Ein gutes Kundenerlebnis ist heute ein Muss

Was genau ist denn eigentlich ein “Kundenerlebnis”? Der Autor Matt Watkinson definiert es so: “Das Kundenerlebnis bezeichnet die Qualität jeder Interaktion einer Person mit einem Unternehmen, seinen Produkten oder Dienstleistungen; egal zu welchem Zeitpunkt.” Diese Definition macht deutlich, dass ein gutes Kundenerlebnis subjektiv und nicht auf die Beziehung zwischen Kunde und Unternehmen beschränkt ist. Es geht vielmehr um den Eindruck, den ich gewinne, indem ich als Individuum mit einem Unternehmen und seinen Marken oder Dienstleistungen in Berührung komme. Dazu muss ich nicht notwendigerweise Kunde sein: Auch wenn ich kein Amazon-Prime Konto besitze, habe ich eine Meinung zu der Marke und dem Angebot, da ich damit gewisse Eigenschaften, Vermutungen oder Erfahrungen assoziiere. Auch in diesem Fall spricht man von Kundenerlebnis.

Es ist schwierig, Kunden über ein exzellentes Kundenerlebnis zu gewinnen. Es ist aber ein mächtiges Werkzeug, um Kunden zu halten. Studien zeigen, dass die Kundentreue im Wesentlichen davon abhängt, wie einfach der Kunde es schafft, sein Ziel mit einem Produkt oder eine Dienstleistung zu erreichen. Macht ein Kunde heute eine schlechte Erfahrung, kann er seinem Ärger in den sozialen Medien Luft machen und so potenzielle Kunden vergraulen. Deshalb ist es aus meiner Sicht eine Notwendigkeit und kein “nettes Extra”, sich auf ein ganzheitliches, emotionales Kundenerlebnis zu fokussieren.

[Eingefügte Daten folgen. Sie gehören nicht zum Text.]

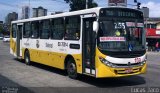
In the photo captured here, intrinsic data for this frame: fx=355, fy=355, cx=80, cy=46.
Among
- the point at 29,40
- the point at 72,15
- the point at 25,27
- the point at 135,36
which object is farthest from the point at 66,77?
the point at 25,27

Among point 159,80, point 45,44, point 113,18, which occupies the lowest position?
point 159,80

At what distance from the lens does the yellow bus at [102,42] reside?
40.9 feet

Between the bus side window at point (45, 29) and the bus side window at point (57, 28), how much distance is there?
24.1 inches

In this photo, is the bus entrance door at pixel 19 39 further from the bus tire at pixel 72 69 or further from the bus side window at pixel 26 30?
the bus tire at pixel 72 69

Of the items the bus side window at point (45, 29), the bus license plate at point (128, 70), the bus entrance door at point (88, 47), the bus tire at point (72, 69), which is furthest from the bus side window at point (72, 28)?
the bus license plate at point (128, 70)

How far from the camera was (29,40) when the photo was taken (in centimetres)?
2042

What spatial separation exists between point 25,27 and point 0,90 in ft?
34.7

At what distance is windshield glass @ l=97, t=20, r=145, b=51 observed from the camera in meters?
12.5

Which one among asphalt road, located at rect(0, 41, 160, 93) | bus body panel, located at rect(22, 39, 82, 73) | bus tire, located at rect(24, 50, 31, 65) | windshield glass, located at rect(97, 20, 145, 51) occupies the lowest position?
asphalt road, located at rect(0, 41, 160, 93)

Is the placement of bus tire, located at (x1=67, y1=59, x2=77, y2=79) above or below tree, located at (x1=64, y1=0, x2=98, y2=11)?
below

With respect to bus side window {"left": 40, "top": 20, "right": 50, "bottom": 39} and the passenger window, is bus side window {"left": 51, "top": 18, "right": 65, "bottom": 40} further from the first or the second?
the passenger window

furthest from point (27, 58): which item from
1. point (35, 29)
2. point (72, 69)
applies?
point (72, 69)

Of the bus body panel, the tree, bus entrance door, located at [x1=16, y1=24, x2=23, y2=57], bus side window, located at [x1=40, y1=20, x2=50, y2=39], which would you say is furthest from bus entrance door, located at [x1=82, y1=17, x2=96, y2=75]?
the tree

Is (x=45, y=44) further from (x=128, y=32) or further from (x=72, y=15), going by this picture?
(x=128, y=32)
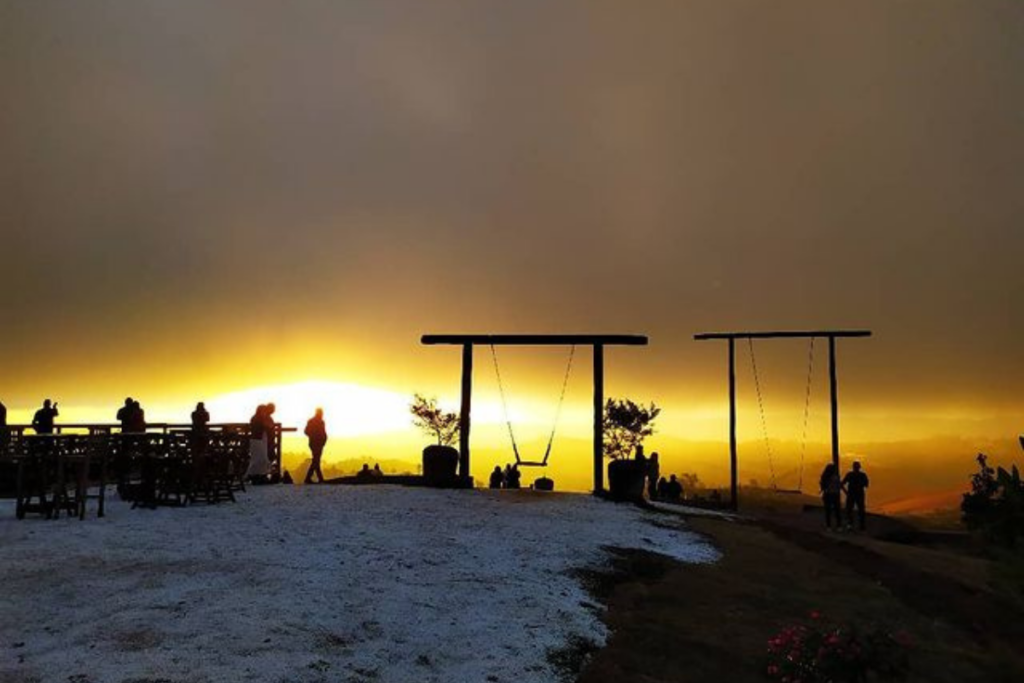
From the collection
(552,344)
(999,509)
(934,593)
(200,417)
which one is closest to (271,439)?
(200,417)

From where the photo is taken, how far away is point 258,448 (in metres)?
24.5

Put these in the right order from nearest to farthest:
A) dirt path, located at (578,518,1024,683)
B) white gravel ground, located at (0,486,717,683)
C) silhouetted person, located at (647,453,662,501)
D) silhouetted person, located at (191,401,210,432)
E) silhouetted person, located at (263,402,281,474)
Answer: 1. white gravel ground, located at (0,486,717,683)
2. dirt path, located at (578,518,1024,683)
3. silhouetted person, located at (191,401,210,432)
4. silhouetted person, located at (263,402,281,474)
5. silhouetted person, located at (647,453,662,501)

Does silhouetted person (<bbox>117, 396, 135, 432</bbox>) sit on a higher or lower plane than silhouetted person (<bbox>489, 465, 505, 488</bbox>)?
higher

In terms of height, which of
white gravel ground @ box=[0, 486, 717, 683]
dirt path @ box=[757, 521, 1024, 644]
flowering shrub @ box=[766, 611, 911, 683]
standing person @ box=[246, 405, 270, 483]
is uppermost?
standing person @ box=[246, 405, 270, 483]

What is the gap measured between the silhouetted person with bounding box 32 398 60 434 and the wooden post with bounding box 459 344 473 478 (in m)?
12.4

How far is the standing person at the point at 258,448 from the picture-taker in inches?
949

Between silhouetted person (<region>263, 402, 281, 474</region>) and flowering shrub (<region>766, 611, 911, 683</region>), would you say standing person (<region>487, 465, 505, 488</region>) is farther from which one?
flowering shrub (<region>766, 611, 911, 683</region>)

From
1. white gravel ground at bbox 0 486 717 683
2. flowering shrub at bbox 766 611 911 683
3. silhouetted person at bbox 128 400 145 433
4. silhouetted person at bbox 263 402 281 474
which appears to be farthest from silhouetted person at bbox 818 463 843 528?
silhouetted person at bbox 128 400 145 433

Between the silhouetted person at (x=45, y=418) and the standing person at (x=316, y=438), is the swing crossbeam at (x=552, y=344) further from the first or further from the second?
the silhouetted person at (x=45, y=418)

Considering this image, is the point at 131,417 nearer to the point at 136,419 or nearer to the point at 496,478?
the point at 136,419

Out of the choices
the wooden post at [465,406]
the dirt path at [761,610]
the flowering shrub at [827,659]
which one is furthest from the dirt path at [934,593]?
the wooden post at [465,406]

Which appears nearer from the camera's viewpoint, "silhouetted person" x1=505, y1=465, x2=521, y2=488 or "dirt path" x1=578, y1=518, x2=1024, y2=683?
"dirt path" x1=578, y1=518, x2=1024, y2=683

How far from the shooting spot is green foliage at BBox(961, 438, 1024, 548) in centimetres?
429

Vier Prinzipien für ein exzellentes Kundenerlebnis

Doch wie geht das? Über die Jahre habe ich vier Prinzipien identifiziert, die dabei helfen, ein gutes Kundenerlebnis zu schaffen.

#1 Kennen Sie Ihre Zielkunden

Wer nicht weiss, wer seine Zielkunden sind, kann die Kundenerfahrung auch nicht an deren Bedürfnisse anpassen. Unternehmen brauchen ein klares Bild, in welcher Lebensphase sich die Kunden befinden, was ihre Lebensziele und Werte sind, welche Erfahrungen sie bereits mit ähnlichen Produkten und Dienstleistungen gesammelt haben und was ihnen dabei wichtig ist. Sie sollten wissen, wie Ihre Kunden Kaufentscheidungen treffen und wie ihr Alltag aussieht.

#2 Helfen Sie dem Kunden, seine Ziele zu erreichen

Ein Spruch von Clayton Christensen besagt, dass Kunden ein Produkt oder eine Dienstleistung kaufen, weil sie damit ein bestimmtes Ziel erreichen wollen (“Customers don’t just buy products, they hire them to do a job”). Je einfacher es für den Kunden ist, das Ziel zu erreichen, desto zufriedener und loyaler ist er. Machen Sie sich dieses Prinzip zur Leitidee jeder Kundenreise! Wichtig ist dabei, den Kunden entscheiden zu lassen. Dazu gehört auch, die Kundenreise immer aus Sicht des Kunden zu denken und konsistent zu halten. Denn dem Kunden ist es egal, dass er über seine gesamte Kundenreise mit vielen einzelnen Bereichen eines Unternehmens in Kontakt kommt - etwa mit dem Marketing, der PR-Abteilung, dem Vertrieb oder dem Kundenservice. Wenn die Kundenerfahrung nicht kundenzentriert gestaltet und optimiert wird, kann sich das für den Kunden wie eine Fahrt über eine Strasse mit vielen Schlaglöchern anfühlen: Jedes Mal, wenn ein anderer Bereich die Kundenreise beeinflusst, wird es holprig. Genau das gilt es zu vermeiden - und das verlangt eine sehr gute Zusammenarbeit zwischen den verschiedenen Unternehmensbereichen.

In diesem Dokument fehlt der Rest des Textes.